▶ **EXCERPT TO READ**:
• • • •

Comparative Analysis of CORADS Score on HRCT Chest and RT-PCR Swab Test Outcomes in Suspected COVID-19 Cases – A Cross-Sectional Study

Mehta R1 and Bagada A2*

1Chairman and Head of Department of Imaging Sciences, Saifee Hospital, Mumbai, India.
2Ex-Resident, Department of Radiology, Saifee Hospital, Mumbai, India.
*Corresponding author:Archana Bagada, Department of Imaging sciences, Saifee Hospital, Mumbai, India. E-Mail Id: drarchie93@gmail.com
Copyright: © 2025 Mehta R, et al. This is an open access article distributed under the Creative Commons Attribution License, which permits unrestricted use, distribution, and reproduction in any medium, provided the original work is properly cited.
Article Information: Submission: 15/12/2024; Accepted: 17/01/2025; Published: 22/01/2025

Abstract

Background: The COVID- 19 pandemic has brought about significant challenges in the healthcare industry, with a primary focus on identifying and diagnosing cases of SARS- CoV- 2 infection. The reverse transcription-polymerase chain reaction (RT-PCR) test is regarded as the definitive method for diagnosing COVID-19. High resolution computed tomography (HRCT) examination plays an important role because of its high sensitivity. Our study was planned to evaluate the Covid 19 reporting and data system (CORADS) scoring classification system for reporting COVID-19 pneumonia and to assess the correlation between HRCT findings and RTPCR test.
Methodology: A single centre, hospital based, cross-sectional, observational study was conducted from 1st July 2020 to 30th June 2020 and a total of 200 patients were included in the study.
Results: 86 cases (43%) were seen between 61- 80 years of age group, 70% (141) were male, 85% patients were symptomatic for COVID-19. 92% had ground glass opacities and 48% had crazy paving and were significantly associated with RTPCR (P- value <0.001). CORADS 1, CORADS 2, CORADS 3, CORADS 5, CORADS 6 were significantly associated (P- value <0.001) with RTPCR whereas CORADS 4 did not show any significant association with RTPCR in our study.
Conclusions: Our study demonstrates a significant correlation between CORADS scores and RT-PCR results in diagnosing COVID-19, particularly for CORADS categories 1, 2, 3, 5, and 6, which showed strong associations with RT-PCR outcomes. The high prevalence of ground-glass opacities and crazy paving patterns in CT findings further underscores the role of HRCT in detecting COVID-19 pneumonia. These findings suggest that the CORADS classification can serve as a valuable diagnostic tool, especially in settings with limited RT-PCR accessibility, to support early and accurate diagnosis of COVID-19, facilitating timely patient management and resource allocation.
Keywords:COVID-19; CORADS; RT-PCR

Introduction

In late December 2019, Wuhan, China, became the center of an outbreak of pneumonia caused by a novel coronavirus, which was newly named severe acute respiratory syndrome coronavirus 2 (SARS-CoV-2). More and more cases of SARS-CoV-2 pneumonia were reported worldwide causing a global concern.[1] COVID 19 outbreak was declared as a Public Health Emergency of International Concern (PHEIC) on 30 January 2020 and a pandemic on 11th March 2020 by the WHO Director General.[2] The COVID- 19 pandemic has brought about significant challenges in the healthcare industry, with a primary focus on identifying and diagnosing cases of SARSCoV- 2 infection. Early diagnosis of COVID-19 is crucial for the isolation of patients and prevention of the spread of infection, as well as early patient intervention.

• • • •

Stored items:
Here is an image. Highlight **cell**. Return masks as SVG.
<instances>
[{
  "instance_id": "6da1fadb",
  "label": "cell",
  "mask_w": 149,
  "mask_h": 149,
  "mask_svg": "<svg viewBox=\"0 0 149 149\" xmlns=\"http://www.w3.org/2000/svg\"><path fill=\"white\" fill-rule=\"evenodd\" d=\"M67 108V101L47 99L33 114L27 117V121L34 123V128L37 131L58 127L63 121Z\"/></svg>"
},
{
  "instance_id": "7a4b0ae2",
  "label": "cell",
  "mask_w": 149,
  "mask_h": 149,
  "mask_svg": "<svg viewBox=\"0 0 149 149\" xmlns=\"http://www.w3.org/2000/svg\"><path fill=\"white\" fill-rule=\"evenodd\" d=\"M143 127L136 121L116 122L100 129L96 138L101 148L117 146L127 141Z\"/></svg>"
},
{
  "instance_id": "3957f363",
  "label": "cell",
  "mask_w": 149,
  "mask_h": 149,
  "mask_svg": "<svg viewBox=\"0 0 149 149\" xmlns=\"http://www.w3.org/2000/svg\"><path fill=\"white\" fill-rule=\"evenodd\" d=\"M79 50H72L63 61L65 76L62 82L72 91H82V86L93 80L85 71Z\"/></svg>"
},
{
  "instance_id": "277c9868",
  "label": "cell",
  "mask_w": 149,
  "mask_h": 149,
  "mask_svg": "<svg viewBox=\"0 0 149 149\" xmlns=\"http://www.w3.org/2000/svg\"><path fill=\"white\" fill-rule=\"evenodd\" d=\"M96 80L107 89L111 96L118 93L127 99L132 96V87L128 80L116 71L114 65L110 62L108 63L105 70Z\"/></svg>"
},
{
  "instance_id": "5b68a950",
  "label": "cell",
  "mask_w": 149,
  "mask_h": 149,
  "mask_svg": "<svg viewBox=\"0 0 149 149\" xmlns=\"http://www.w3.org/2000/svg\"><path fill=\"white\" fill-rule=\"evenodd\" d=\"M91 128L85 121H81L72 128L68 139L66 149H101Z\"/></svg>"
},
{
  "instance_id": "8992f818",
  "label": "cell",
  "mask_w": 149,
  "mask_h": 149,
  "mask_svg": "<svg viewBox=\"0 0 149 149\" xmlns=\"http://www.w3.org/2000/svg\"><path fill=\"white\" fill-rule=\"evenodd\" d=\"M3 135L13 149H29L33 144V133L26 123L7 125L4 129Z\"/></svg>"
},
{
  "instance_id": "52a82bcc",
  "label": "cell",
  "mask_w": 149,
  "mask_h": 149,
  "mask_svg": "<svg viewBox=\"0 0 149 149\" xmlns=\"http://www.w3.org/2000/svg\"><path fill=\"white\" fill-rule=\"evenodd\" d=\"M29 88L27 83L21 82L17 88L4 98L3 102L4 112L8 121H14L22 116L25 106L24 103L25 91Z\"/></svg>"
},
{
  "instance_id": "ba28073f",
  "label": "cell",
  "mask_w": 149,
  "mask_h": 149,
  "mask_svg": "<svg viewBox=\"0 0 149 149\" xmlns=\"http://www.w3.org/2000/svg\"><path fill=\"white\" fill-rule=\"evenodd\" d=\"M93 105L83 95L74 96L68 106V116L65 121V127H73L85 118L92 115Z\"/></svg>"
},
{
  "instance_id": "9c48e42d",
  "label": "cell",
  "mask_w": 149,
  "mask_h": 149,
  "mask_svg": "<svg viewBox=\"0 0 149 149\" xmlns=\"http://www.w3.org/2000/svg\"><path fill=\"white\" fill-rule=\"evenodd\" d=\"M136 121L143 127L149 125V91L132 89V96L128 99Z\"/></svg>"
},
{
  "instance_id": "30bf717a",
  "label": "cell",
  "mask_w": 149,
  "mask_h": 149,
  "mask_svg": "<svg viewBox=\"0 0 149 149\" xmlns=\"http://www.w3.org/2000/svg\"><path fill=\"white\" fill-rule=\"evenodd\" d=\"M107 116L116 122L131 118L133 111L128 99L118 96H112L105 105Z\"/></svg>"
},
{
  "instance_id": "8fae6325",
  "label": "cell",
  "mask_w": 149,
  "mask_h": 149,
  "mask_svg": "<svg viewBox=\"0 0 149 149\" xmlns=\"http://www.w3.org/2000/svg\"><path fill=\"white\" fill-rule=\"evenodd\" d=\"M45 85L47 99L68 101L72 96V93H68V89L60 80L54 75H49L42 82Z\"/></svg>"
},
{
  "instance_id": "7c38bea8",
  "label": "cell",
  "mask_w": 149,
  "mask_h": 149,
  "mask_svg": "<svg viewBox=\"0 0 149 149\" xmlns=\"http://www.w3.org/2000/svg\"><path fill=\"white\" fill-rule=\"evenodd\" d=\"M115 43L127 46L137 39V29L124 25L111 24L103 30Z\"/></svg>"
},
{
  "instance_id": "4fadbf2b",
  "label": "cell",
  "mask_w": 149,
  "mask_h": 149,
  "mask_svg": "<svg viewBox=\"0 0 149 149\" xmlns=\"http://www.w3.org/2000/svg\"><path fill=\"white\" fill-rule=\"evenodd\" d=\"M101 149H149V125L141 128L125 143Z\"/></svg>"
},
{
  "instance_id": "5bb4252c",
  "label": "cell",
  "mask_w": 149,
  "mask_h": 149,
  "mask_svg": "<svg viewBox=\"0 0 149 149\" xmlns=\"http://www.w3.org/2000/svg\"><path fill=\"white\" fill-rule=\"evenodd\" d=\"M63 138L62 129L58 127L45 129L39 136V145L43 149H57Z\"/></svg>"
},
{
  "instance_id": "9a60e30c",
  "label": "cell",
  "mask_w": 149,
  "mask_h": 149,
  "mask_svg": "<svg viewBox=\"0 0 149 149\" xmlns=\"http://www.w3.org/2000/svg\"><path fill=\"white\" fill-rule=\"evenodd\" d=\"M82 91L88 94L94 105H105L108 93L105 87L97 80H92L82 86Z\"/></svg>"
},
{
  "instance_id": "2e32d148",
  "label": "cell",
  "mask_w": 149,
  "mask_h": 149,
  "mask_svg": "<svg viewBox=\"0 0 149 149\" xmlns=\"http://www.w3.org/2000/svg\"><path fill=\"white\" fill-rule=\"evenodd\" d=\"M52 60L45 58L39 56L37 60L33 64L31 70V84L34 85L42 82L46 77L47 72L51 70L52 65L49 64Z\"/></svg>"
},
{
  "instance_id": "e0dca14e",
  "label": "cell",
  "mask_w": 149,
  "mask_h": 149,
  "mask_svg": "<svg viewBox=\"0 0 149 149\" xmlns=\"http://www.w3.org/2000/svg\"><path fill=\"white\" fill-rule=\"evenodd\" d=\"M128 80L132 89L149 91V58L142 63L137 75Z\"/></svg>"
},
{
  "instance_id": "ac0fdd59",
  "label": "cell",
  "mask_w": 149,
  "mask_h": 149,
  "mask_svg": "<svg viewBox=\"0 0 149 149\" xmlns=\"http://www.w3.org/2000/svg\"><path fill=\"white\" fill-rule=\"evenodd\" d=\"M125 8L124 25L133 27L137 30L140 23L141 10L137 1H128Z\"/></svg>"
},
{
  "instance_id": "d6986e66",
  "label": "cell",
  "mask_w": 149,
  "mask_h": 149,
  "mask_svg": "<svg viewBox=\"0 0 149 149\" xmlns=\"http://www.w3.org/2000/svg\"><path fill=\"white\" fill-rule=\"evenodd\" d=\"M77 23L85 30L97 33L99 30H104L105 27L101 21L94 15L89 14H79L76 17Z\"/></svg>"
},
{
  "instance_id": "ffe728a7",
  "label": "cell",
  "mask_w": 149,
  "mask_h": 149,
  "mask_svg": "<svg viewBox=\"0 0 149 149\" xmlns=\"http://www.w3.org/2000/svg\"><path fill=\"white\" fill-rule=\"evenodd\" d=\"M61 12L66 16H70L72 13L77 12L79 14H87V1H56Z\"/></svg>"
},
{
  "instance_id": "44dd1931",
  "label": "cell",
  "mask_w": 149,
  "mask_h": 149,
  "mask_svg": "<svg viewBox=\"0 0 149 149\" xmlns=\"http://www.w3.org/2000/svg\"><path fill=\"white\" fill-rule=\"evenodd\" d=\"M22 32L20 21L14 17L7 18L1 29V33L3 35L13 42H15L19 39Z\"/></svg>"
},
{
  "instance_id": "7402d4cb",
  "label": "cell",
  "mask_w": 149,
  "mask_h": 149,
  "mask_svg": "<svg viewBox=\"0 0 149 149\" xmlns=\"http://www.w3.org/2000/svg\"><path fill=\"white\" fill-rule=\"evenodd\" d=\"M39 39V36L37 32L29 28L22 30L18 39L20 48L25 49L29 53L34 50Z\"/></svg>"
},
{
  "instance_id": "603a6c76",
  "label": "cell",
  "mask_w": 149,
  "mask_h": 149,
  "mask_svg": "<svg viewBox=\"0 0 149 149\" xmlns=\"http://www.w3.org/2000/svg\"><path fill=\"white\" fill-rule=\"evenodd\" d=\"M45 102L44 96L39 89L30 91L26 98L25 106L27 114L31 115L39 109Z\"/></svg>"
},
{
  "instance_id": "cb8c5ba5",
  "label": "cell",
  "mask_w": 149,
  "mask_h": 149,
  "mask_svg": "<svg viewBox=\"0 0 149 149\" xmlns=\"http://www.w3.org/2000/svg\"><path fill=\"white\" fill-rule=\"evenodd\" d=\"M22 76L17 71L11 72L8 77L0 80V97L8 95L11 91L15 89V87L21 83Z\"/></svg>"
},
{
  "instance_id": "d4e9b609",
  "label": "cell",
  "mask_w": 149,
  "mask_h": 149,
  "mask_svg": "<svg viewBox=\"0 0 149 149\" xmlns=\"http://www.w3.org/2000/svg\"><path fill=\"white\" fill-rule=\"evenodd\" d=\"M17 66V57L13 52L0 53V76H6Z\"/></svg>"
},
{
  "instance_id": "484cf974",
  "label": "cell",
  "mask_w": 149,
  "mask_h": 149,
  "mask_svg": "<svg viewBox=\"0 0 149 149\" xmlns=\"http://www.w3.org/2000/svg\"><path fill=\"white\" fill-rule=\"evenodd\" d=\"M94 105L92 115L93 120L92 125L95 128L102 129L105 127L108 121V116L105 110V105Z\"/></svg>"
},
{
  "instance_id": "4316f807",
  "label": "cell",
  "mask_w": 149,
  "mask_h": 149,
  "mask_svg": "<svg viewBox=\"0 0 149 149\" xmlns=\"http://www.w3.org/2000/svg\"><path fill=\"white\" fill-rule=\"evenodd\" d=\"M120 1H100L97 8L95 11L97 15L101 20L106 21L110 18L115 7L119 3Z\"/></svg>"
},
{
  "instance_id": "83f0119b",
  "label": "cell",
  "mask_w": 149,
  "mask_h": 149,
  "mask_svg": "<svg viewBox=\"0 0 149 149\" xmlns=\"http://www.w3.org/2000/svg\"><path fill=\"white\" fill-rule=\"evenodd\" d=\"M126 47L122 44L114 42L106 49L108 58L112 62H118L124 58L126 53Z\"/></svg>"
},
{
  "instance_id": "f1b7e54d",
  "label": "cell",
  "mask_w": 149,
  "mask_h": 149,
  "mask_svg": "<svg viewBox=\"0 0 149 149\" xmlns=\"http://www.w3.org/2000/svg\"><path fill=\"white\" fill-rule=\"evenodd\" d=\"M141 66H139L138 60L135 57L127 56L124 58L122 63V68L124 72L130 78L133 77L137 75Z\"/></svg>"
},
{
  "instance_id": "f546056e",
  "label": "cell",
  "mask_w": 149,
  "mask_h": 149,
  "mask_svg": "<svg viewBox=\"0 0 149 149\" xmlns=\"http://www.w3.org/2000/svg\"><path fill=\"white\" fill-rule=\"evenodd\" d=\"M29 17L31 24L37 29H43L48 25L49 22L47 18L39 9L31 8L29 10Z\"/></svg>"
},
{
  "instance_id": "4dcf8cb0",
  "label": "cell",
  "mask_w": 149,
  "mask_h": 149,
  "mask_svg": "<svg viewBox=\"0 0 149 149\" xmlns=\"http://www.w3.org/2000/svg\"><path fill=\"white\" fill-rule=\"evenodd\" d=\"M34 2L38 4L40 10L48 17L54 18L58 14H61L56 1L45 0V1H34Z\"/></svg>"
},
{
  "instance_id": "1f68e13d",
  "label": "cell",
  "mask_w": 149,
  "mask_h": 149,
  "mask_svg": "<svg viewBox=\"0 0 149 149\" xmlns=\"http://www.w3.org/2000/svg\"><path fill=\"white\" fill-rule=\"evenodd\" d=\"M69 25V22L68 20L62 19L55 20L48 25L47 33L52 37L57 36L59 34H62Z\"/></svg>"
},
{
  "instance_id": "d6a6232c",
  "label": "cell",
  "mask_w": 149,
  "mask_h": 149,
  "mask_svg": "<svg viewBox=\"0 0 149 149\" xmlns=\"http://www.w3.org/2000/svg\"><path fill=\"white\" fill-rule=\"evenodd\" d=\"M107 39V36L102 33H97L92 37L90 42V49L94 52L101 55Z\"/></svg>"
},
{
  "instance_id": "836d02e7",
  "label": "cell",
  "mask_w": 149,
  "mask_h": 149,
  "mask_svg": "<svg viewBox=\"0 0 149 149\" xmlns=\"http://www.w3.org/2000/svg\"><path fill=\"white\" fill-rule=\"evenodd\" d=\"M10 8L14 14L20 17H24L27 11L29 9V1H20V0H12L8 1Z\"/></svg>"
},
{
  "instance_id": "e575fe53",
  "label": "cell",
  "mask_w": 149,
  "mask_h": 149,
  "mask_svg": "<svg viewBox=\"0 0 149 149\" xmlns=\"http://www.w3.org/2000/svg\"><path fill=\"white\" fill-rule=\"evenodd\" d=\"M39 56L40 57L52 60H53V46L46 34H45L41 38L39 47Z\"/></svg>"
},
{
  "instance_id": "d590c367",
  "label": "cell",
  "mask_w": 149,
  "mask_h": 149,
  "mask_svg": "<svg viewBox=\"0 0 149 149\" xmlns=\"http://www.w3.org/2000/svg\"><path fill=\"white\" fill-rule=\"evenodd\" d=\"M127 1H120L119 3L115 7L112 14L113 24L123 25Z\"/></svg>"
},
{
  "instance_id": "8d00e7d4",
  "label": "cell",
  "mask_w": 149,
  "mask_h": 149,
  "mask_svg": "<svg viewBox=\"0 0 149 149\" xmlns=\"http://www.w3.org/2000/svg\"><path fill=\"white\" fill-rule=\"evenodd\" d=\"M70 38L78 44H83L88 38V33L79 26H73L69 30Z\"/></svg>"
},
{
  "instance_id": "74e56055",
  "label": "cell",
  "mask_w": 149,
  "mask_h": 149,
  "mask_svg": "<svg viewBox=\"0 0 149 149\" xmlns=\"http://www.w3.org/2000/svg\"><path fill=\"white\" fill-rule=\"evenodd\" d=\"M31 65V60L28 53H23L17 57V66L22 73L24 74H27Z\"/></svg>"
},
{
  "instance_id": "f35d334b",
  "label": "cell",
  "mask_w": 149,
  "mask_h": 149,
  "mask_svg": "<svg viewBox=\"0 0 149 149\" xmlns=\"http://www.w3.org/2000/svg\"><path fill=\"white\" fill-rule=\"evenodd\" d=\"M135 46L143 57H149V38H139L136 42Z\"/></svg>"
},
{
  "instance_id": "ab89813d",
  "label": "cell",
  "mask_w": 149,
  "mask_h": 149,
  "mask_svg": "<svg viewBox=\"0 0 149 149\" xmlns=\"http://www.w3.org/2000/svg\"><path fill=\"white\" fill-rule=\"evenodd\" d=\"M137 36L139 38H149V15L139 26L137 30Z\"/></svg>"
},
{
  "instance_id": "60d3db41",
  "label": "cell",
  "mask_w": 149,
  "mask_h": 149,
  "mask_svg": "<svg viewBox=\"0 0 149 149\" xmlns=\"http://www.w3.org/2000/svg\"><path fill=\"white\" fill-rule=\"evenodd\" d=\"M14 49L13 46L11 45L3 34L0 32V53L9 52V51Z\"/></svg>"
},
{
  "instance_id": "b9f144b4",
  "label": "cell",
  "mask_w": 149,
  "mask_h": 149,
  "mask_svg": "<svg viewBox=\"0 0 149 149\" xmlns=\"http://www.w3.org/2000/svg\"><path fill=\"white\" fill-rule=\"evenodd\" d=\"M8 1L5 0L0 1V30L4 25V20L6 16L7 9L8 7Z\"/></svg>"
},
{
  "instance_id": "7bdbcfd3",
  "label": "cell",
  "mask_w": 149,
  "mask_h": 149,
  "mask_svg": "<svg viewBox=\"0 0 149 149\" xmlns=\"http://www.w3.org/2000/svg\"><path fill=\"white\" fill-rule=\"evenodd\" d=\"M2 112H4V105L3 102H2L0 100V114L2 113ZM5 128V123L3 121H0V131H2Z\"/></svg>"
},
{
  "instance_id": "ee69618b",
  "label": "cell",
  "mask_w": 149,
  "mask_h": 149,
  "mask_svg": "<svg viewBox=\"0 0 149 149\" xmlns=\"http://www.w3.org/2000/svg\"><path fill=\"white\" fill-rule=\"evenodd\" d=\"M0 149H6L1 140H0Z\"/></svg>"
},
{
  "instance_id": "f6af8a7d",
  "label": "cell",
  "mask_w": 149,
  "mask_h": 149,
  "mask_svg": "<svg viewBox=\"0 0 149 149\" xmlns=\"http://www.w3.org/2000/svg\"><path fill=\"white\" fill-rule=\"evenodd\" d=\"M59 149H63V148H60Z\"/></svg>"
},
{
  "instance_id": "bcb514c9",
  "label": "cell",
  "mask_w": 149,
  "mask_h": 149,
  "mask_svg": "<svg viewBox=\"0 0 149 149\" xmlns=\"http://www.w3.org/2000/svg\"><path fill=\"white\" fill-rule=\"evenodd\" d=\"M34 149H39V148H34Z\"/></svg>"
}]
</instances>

• • • •

▶ **ASSIGNED TASK A**:
Based on the article on CORADS scores and RT-PCR results, say whether each statement agrees with it. Answer yes or no for each, and quote the words from the article that settle it.
(i) The study included 200 patients.
(ii) CORADS 4 showed a significant association with RT-PCR.
(iii) The WHO Director General declared a pandemic on 30 January 2020.
▶ **ASSIGNED TASK B**:
Write the next part of the article on CORADS scores and RT-PCR results, starting after its last sentence.

▶ **REPLY A**:
(i) Yes: "a total of 200 patients were included in the study"
(ii) No: "CORADS 4 did not show any significant association with RTPCR in our study"
(iii) No: "a pandemic on 11th March 2020 by the WHO Director General"

▶ **REPLY B**:
The reverse transcription-polymerase chain reaction (RTPCR) assay is considered the most accurate method for diagnosing COVID-19. However, its sensitivity is variable as it depends on the duration of symptoms, viral load, the rate of viral replication in the upper respiratory tract, and quality of the The test sample has a pooled sensitivity reported at 64.8% (95% confidence interval (CI) 54.5–74.0) in clinical settings.
Computed tomography (CT) imaging is crucial in diagnosing COVID-19 in epidemic regions due to its high sensitivity. It has been reported that patients with negative RT-PCR results may have positive chest CT findings, and combining RT-PCR with CT scans is expected to improve the diagnosis of COVID-19. Multiple CT imaging features characteristic of COVID-19 pneumonia have been documented, with the most common findings being bilateral, peripheral or subpleural, and posterior ground-glass opacities, sometimes accompanied by consolidations. To streamline reporting, the Dutch Radiological Society developed the COVID-19 Reporting and Data System (CORADS), which uses a standardized five-point scale to indicate the level of suspicion for COVID-19 pneumonia in chest CT images. [4]
The COVID-19 Reporting and Data System (CORADS) is a structured assessment tool for chest CT scans in patients suspected of COVID-19, indicating the likelihood of lung involvement. Score ranges from 0 to 6. Its strong interobserver agreement and high discriminatory value make it highly suitable for clinical use. Chest CT has been suggested to possess the potential to diagnose COVID-19 with significant sensitivity, and even screen asymptomatic patients. [5]
The CO-RADS classification, established by the Dutch Radiological Society, serves as a standardized system for reporting suspected COVID-19 cases, particularly in moderate to high prevalence settings. The system assesses the probability of COVID-19 infection using CT scan findings, with classifications ranging from CO-RADS 1 (indicating very low suspicion) to CO-RADS 5 (indicating very high suspicion) [4] [Table 1] . Additionally, it evaluates the severity and stage of the disease while addressing potential comorbidities and providing a differential diagnosis. CORADS helps in easier communication with referring physician, thus helping better patient care.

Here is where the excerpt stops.